O foco da ação diplomática se concentra em países como Arábia Saudita, Iemen, Líbia, Iraque e Egito, conhecidos por serem criticados duramente pelo tratamento que conferem às mulheres na sociedade. Países dominados pela ultradireita, como Hungria e Polônia, também negociam sua participação. Na América Latina, apenas o Haiti, Guatemala e o Paraguai aparecem em uma lista de eventuais apoiadores. Diante da revelação, parlamentares entendem que o chanceler brasileiro precisa explicar “esta articulação e o conteúdo da referida declaração, sobretudo à luz da Portaria no 2.282, de 27 de agosto de 2020, editada pelo Ministério da Saúde em flagrante intenção de constranger o acesso ao aborto legal no Brasil.
“Soma-se, a este contexto, a coordenação recentemente revelada entre o Ministério da Mulher, da Família e dos Direitos Humanos com a Alliance Defending Freedom (ADF), organização estadunidense extremista e LGBTfóbica, notória opositora do aborto legal nos EUA e no mundo”, diz. A coordenação foi revelada pela coluna, há duas semanas. “Os ataques do governo Bolsonaro ao direito de mulheres e meninas interromperem gestações legalmente e de modo seguro ganham contornos ainda mais perversos considerando que, segundo dados oficiais, em média 4 meninas de até 14 anos são estupradas por hora no país e que, por dia, 6 meninas entre 10 e 14 anos são recebidas no Sistema Único de Saúde para a realização de abortos em razão de estupro”, diz o requerimento. “O caso da menina de 10 anos do Espírito Santo, estuprada por seu tio por 4 anos, revela que muitas vezes este direito ao aborto legal é obstruído. Não à toa, 26 mil meninas nesta faixa etária se tornam mães precocemente por ano no Brasil”, apontou.

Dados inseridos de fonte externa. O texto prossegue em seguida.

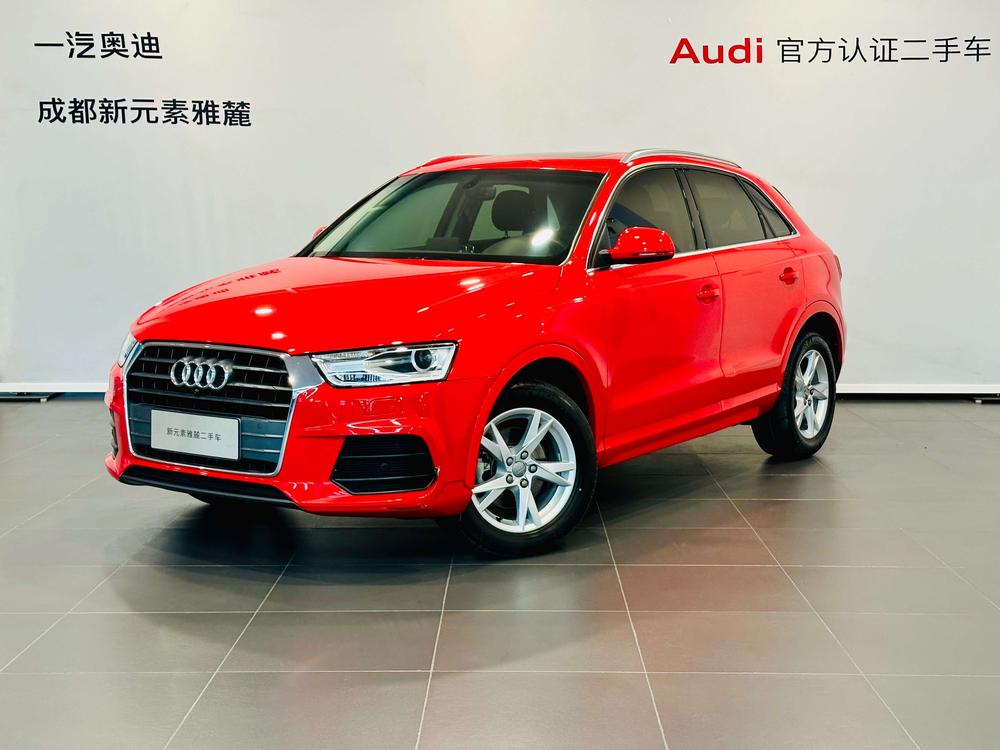 Audi Q3 2017 Audi Q3 2017 imagem de carro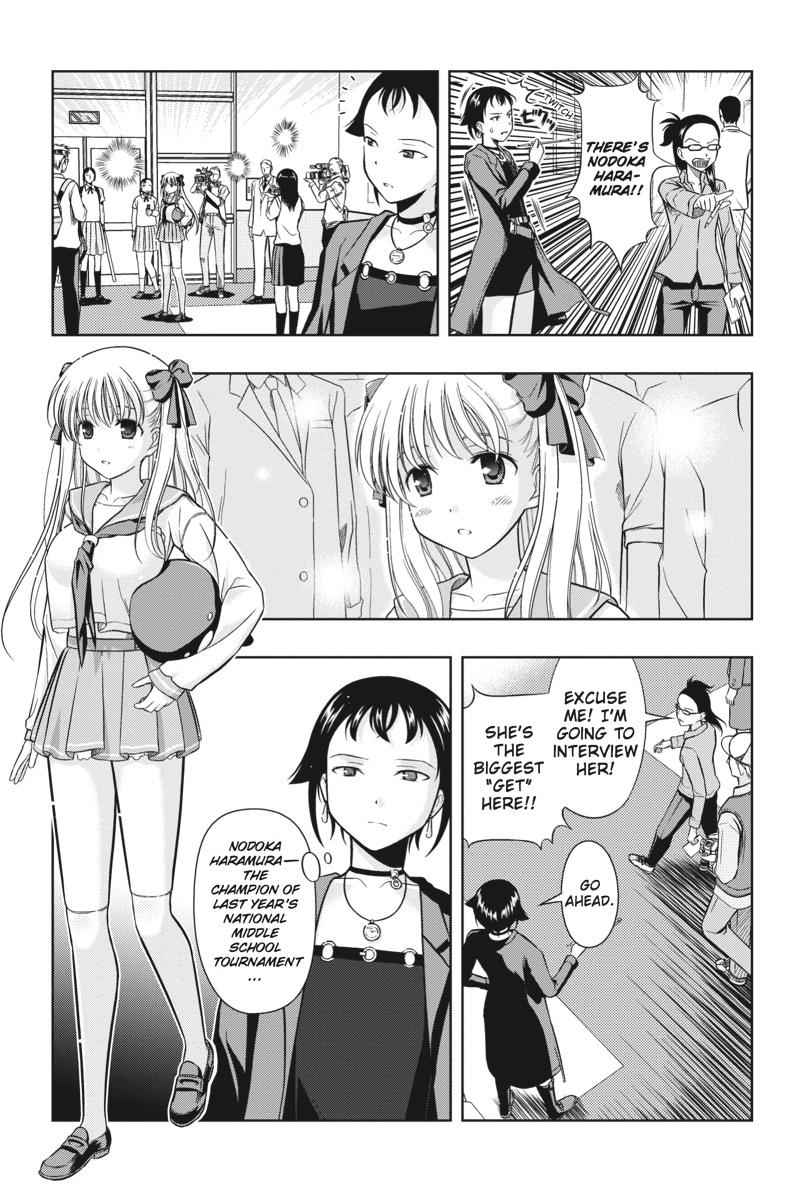 Saki Chap 7 - Next Chap 8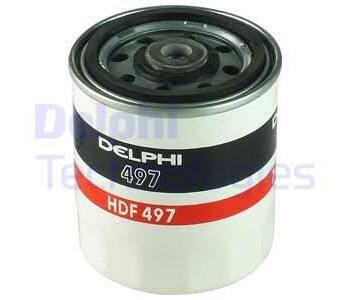 Горивен филтър DELPHI HDF557 за SEAT LEON (1M1) от 1999 до 2006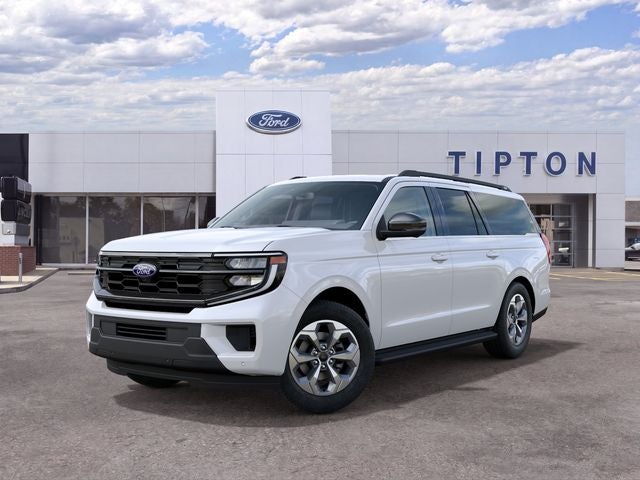 2027 Ford Expedition Max Active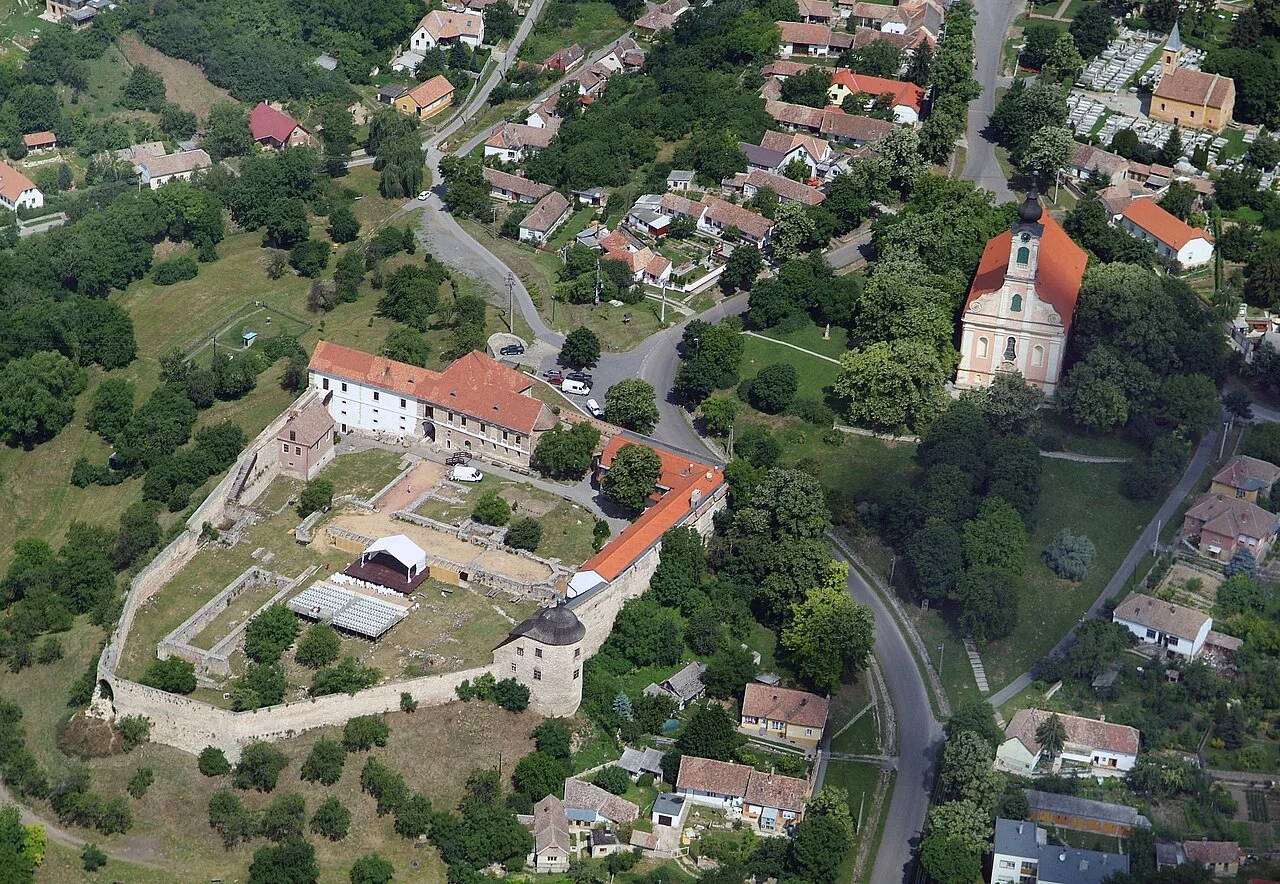 Photo of Pécsvárad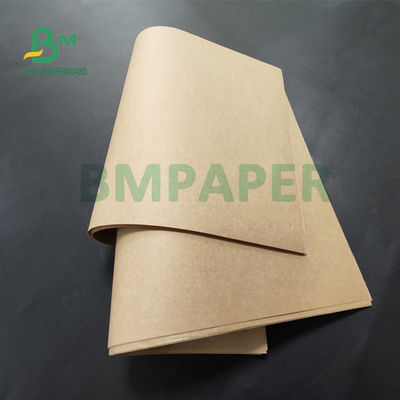 50gm 60gm giấy kraft màu tự nhiên cho túi đồ ăn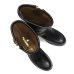 画像8: Y'2 LEATHER（ワイツーレザー）ENGINEERE BOOTS（エンジニアブーツ）"ECO HORSE TEA-CORE" / Black（ブラック） (8)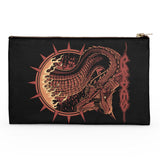 The Blood Wyrm - Accessory Pouch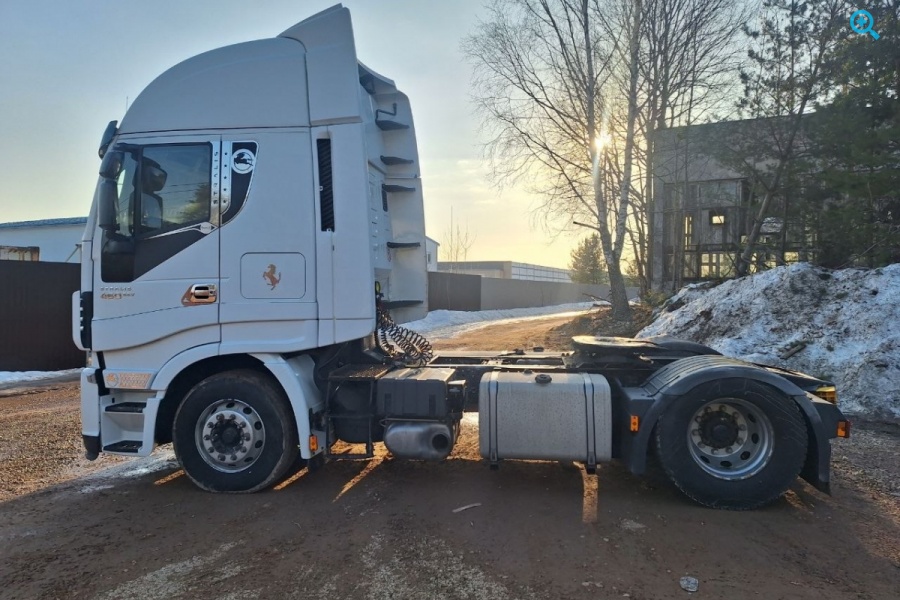IVECO Stralis AS440S46T/PRR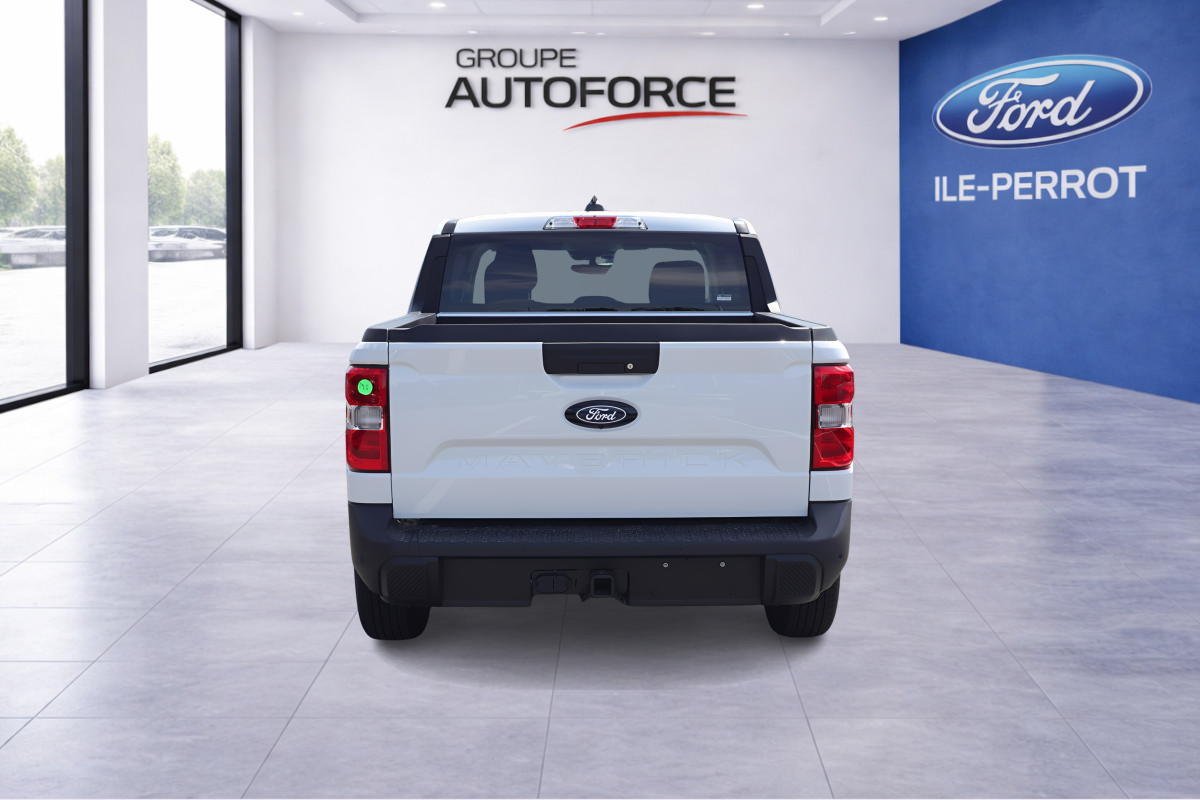 Photo 2026 Ford Maverick XLT #5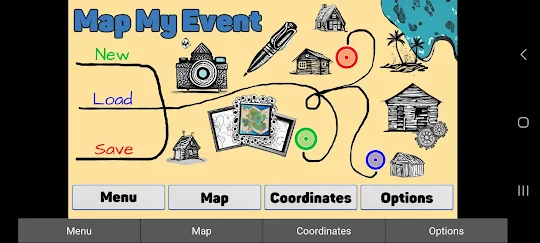 Map My Event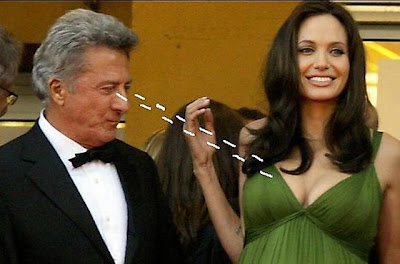 staring at boobs Staring at boobs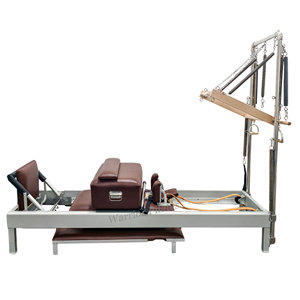 Équipement de Pilates universel de 86 pouces, reformer classique de Pilates avec tour en aluminium - Product Image 1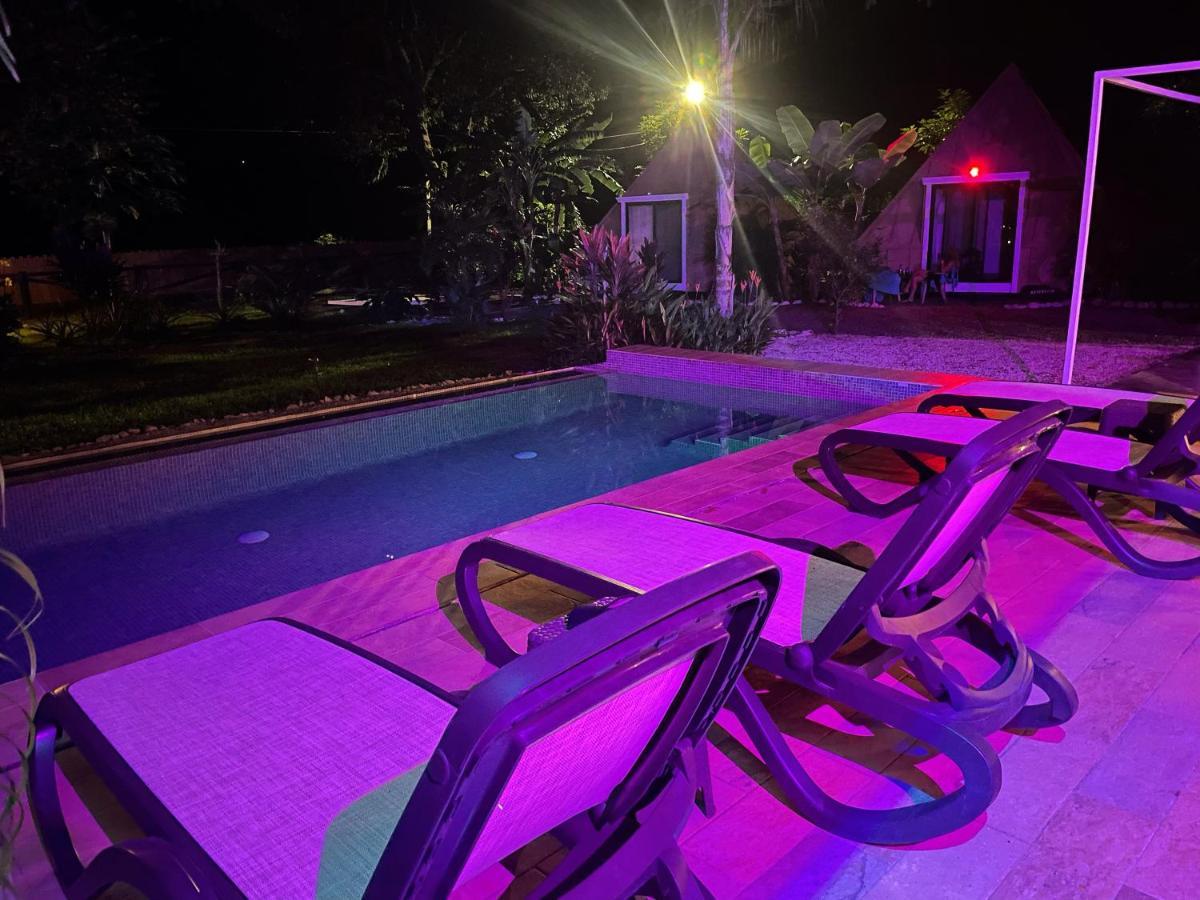 Pyramid Tamarindo Luxury Hotel エクステリア 写真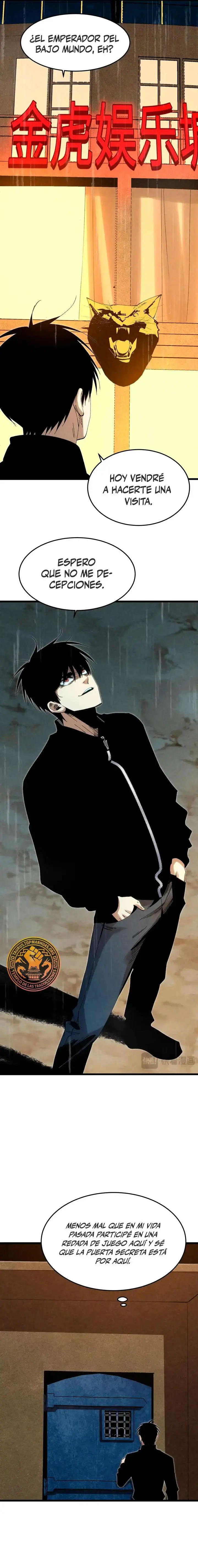 Renacimiento Del Soldado de Élite del Campus  > Capitulo 11 > Page 111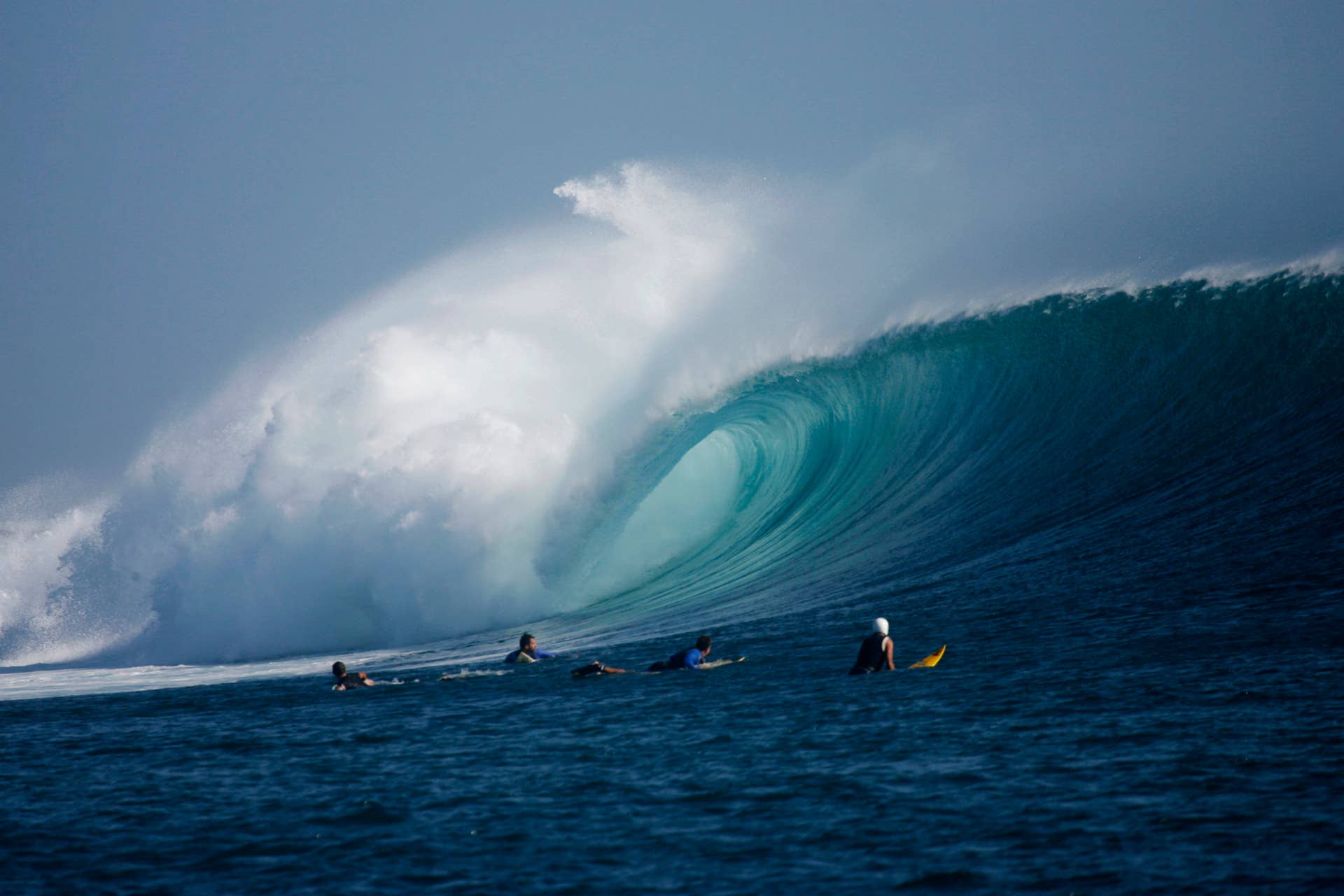 Surf Travel Trends of 2025 - Surfer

“Ressalta-se, ainda, que ao patrocinar estas iniciativas e esforços internacionais contra o aborto legal e os direitos sexuais e reprodutivos de mulheres e meninas, o Itamaraty age em flagrante oposição ao Art. 3o, III, de nossa Constituição Federal, que determina que as relações internacionais de nossa República devem reger-se pelo princípio da prevalência dos direitos humanos”, diz o requerimento. “É urgente, portanto, que a Câmara dos Deputados possa interpelar o Ministro sobre a referida declaração e os esforços da diplomacia brasileira a nível internacional contra o direito à saúde sexual e reprodutiva de mulheres e meninas”, completa Sâmia.